[Document segment — start]

India’s Strategic Posture in Global
Trade Negotiations:
India’s leadership and diplomatic engagements have
consistently demonstrated a governance philosophy that is gracious, respectful,
and non-confrontational, even while engaging with the smallest nations. This
remains one of India’s enduring strengths.
However, it would be strategically erroneous to presume that India – which is now the fourth-largest economy globally, possessing credible defence capabilities, a domestic market of 1.4 billion citizens, and a projected GDP growth of ~7.4% in FY 2025–26; would yield to undue pressure on any other matter. India engages with partners on the basis of mutual respect, reciprocity, and long-term strategic balance, not compulsion.
Re-calibrating Export Dependence: An
Unintended Positive Outcome:
The United States remains a key strategic and economic
partner, and it is reasonable to expect that trade relations will normalise in
due course for sure.
Nevertheless, prudent policy demands that India should build trade relations globally; instead of relying on few nations.
Trade Data Overview:
Table.1
Note: In addition to $85.5 billion; Services exports—particularly IT and software services are substantial in India-USA trade ~ $204.7 billion..
Table.2
Key Insights of Imports from China:
- Electronics & Electrical Equipment dominate: India imports nearly 38 % of its total China imports in this one category alone ; driven by mobile components, consumer electronics, semiconductors, etc.
- Machinery and Reactors: ~21 % of imports are machinery, mechanical appliances, and “reactors” (industrial capital goods).
- Chemical & Plastic Materials: Organic chemicals (~8.8 %) and plastics (~5 %) together make up ~14 % of imports.
- Metals & Vehicles: Iron & steel (~2.4 %), aluminium (~1.4 %) and vehicles (~1.6 %) are smaller but significant for manufacturing/assembly sectors.
Context & Trends:
- India’s
imports from China reached an estimated $126.96 bn in 2024, up from
~$121.97 bn in 2023, reflecting sustained industrial demand.
- China
remains a major source for electronics, machinery, chemicals and
intermediate goods, contributing a high share of India’s import
basket.
- In
FY 2023-24 data, China accounted for ≈15 % of India’s total merchandise
imports, and about 98 % of its goods were in core industrial
categories.
Trade Deficit (Fiscal Year 2024-25):
- India’s
trade deficit with China reached a **record **≈ $99.2
billion in FY 2024–25
(April 2024 – March 2025).
- This
gap comes from imports of about $113.5 billion from China versus exports
of around $14.3 billion to China.
Strategic Inference:
1) From a purely arithmetic perspective,
if India can sustainably reduce a ~USD
99 billion trade deficit with China, then it would help in offset revenue loss
due deceleration in exports to USA (~USD
85.5 billion), and India’s macroeconomic stability as a nation remains intact.
2) However, translating this theoretical resilience into practical reality requires deliberate, coordinated, and multi-year strategic execution. A five-year horizon with focused policy intervention can materially reduce vulnerability.
Policy Measures for Strategic Trade
Resilience:
A. Accelerated Indigenisation & Manufacturing
Scale-Up:
- Foster entrepreneurship across
critical industries.
- Simplify regulatory frameworks and
eliminate redundant documentation.
- Implement single-window clearances
with a maximum 60-day turnaround.
- Improve access to bank funding and
long-term capital.

[Document segment — finish]
[Information shown — start]

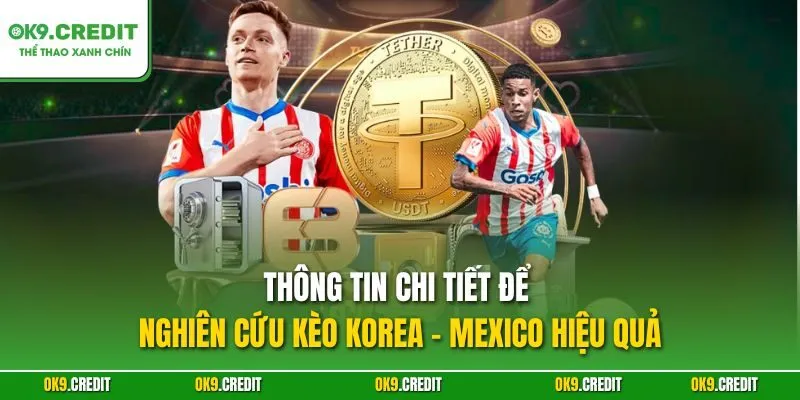 Nghiên Cứu Kèo Korea - Mexico | Dự Đoán Chính Xác, Săn Thưởng Lớn 3 Thông tin chi tiết để nghiên cứu kèo Korea - Mexico hiệu quả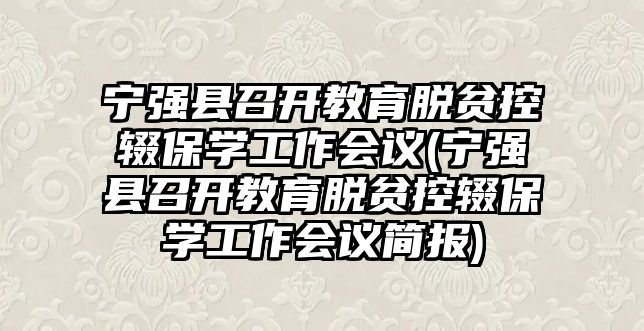 寧強(qiáng)縣召開(kāi)教育脫貧控輟保學(xué)工作會(huì)議(寧強(qiáng)縣召開(kāi)教育脫貧控輟保學(xué)工作會(huì)議簡(jiǎn)報(bào))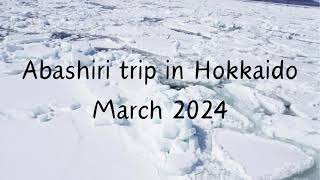 Abashiri trip in Hokkaido March 2024 Japan trip [upl. by Ycrem934]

[Information shown — finish]

#### Tasks to carry out:
1: Reproduce the stretch of the article on India's trade strategy from "India’s Strategic Posture" through "balance, not compulsion.".
2: Does the article on India's trade strategy support each of these statements? Answer yes or no for each, quoting the words that decide it.
(a) India's imports from China in 2024 were estimated at $126.96 billion.
(b) The proposed single-window clearances would have a maximum turnaround of 90 days.
(c) Machinery and reactors make up about 21% of India's imports from China.

#### Replies:
1:
India’s Strategic Posture in Global
Trade Negotiations:
India’s leadership and diplomatic engagements have
consistently demonstrated a governance philosophy that is gracious, respectful,
and non-confrontational, even while engaging with the smallest nations. This
remains one of India’s enduring strengths.
However, it would be strategically erroneous to presume that India – which is now the fourth-largest economy globally, possessing credible defence capabilities, a domestic market of 1.4 billion citizens, and a projected GDP growth of ~7.4% in FY 2025–26; would yield to undue pressure on any other matter. India engages with partners on the basis of mutual respect, reciprocity, and long-term strategic balance, not compulsion.

2:
(a) Yes: "imports from China reached an estimated $126.96 bn in 2024"
(b) No: "with a maximum 60-day turnaround"
(c) Yes: "~21 % of imports are machinery, mechanical appliances, and “reactors” (industrial capital goods)"